# Accutron Regulation



## luddite (Dec 11, 2009)

I have discovered a simple way to regulate an Accutron that is a few seconds slow.

Flicking a finger against the side of the watch case a couple of times is enough to advance the second hand by one second.

Comment from Silver Hawk please.


----------



## Silver Hawk (Dec 2, 2003)

luddite said:


> Comment from Silver Hawk please.


OK, how about: "Stop mistreating your watch!" 

Seriously, this is pretty normal. A tap to the side of the case just makes the tuning fork vibrate (with or without a battery), and if it vibrates, then the second hand will move if the indexing is OK. A tap can make it vibrate with greater amplitude than normal and then make the indexing jump two teeth instead of the normal one ...hence you gain a second or two.
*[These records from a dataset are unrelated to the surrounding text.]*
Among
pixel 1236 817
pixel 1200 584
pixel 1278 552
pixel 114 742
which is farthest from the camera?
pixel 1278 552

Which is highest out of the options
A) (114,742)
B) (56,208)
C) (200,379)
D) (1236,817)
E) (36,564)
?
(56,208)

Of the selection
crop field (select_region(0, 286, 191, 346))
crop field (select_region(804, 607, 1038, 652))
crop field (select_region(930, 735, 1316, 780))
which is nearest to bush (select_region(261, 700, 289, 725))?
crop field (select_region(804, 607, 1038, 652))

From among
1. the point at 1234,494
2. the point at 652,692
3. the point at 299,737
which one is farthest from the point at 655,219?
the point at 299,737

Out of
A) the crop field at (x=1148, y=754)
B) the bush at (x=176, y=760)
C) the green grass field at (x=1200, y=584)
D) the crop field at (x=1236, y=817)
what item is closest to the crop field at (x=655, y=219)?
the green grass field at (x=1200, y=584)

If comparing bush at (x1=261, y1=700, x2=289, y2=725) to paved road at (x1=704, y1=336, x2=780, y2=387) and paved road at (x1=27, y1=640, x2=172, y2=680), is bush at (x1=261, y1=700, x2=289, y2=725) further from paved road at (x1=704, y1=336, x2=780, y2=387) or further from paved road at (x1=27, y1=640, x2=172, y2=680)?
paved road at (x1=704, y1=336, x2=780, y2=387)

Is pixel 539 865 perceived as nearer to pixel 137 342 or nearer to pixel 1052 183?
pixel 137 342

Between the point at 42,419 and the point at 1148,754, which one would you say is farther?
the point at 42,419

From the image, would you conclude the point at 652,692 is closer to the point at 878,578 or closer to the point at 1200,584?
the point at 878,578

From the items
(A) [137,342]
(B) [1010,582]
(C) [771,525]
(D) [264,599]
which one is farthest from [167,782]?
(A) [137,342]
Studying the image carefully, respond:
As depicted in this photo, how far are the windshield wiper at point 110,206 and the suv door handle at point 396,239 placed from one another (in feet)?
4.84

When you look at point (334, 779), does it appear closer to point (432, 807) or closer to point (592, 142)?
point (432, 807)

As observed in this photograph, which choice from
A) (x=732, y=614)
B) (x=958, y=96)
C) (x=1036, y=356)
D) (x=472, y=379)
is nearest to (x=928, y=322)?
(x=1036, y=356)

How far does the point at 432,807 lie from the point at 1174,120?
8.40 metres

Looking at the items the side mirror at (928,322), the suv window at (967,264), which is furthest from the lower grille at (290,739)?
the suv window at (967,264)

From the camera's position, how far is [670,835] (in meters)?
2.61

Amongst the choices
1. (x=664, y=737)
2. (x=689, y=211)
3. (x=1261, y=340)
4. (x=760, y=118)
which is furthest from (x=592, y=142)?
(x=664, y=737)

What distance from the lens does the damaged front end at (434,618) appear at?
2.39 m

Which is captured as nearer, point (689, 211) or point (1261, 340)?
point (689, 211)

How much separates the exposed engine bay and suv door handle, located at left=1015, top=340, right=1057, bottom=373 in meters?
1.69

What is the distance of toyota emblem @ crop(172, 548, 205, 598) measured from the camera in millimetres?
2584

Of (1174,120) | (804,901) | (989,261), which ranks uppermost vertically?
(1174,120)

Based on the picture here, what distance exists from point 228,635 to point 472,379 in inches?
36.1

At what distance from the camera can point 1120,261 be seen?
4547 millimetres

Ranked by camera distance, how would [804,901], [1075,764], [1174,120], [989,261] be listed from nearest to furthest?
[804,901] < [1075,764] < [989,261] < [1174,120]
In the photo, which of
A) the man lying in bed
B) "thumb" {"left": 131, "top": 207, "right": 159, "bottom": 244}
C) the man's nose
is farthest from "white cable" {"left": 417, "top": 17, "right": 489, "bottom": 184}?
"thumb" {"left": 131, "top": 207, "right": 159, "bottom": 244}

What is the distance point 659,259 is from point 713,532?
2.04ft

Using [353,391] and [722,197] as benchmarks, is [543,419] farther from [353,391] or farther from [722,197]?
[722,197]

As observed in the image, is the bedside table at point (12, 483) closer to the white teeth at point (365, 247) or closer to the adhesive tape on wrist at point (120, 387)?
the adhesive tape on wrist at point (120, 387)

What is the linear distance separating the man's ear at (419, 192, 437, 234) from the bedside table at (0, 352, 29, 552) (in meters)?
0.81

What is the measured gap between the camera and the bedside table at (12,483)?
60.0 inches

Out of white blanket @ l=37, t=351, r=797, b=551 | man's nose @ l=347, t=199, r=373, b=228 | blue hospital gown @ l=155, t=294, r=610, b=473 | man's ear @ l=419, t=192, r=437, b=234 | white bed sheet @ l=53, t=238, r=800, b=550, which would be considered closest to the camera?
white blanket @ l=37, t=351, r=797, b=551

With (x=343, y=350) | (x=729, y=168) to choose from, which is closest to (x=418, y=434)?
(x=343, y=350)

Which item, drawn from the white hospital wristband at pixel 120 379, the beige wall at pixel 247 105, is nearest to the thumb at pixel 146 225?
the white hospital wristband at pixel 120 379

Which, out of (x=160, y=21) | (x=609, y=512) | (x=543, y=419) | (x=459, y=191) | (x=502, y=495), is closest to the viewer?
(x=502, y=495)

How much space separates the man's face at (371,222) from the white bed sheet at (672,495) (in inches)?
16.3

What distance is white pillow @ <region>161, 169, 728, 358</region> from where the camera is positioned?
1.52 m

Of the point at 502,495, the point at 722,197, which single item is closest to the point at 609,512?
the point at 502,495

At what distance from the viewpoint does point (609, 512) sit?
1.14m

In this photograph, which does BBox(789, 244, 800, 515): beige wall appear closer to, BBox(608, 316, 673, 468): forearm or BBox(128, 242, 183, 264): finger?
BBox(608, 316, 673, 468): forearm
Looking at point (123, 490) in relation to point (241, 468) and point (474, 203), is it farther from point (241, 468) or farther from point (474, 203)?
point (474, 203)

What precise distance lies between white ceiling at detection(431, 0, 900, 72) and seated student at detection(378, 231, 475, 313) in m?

A gentle tap can sometimes be used to start a tricky Accutron after a battery change (they normally start on their own accord).

But I wouldn't do it too much or too hard









EDIT: BTW: this is not "regulation" as in your title; you haven't altered its time keeping abilities.


----------



## luddite (Dec 11, 2009)

Duly admonished. 

I have only done it twice, once by chance and once on another Accutron to test.


----------



## tixntox (Jul 17, 2009)

If I remember my History lessons correctly, did not Luddites used to destroy machinery? :hypocrite:

Mike


----------



## bridgeman (Dec 9, 2008)

:rofl:


----------



## luddite (Dec 11, 2009)

tixntox said:


> If I remember my History lessons correctly, did not Luddites used to destroy machinery? :hypocrite:
> 
> Mike


Only looms. :lol: :lol: :lol: :lol:


----------